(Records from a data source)
+++++
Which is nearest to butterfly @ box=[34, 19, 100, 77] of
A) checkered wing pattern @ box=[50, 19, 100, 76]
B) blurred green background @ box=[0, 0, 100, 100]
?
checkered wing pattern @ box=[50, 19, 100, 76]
+++++
* Problem *
Copy out the entries above line for line, leaving every character unchanged.

* Solution for this task *
Which is nearest to butterfly @ box=[34, 19, 100, 77] of
A) checkered wing pattern @ box=[50, 19, 100, 76]
B) blurred green background @ box=[0, 0, 100, 100]
?
checkered wing pattern @ box=[50, 19, 100, 76]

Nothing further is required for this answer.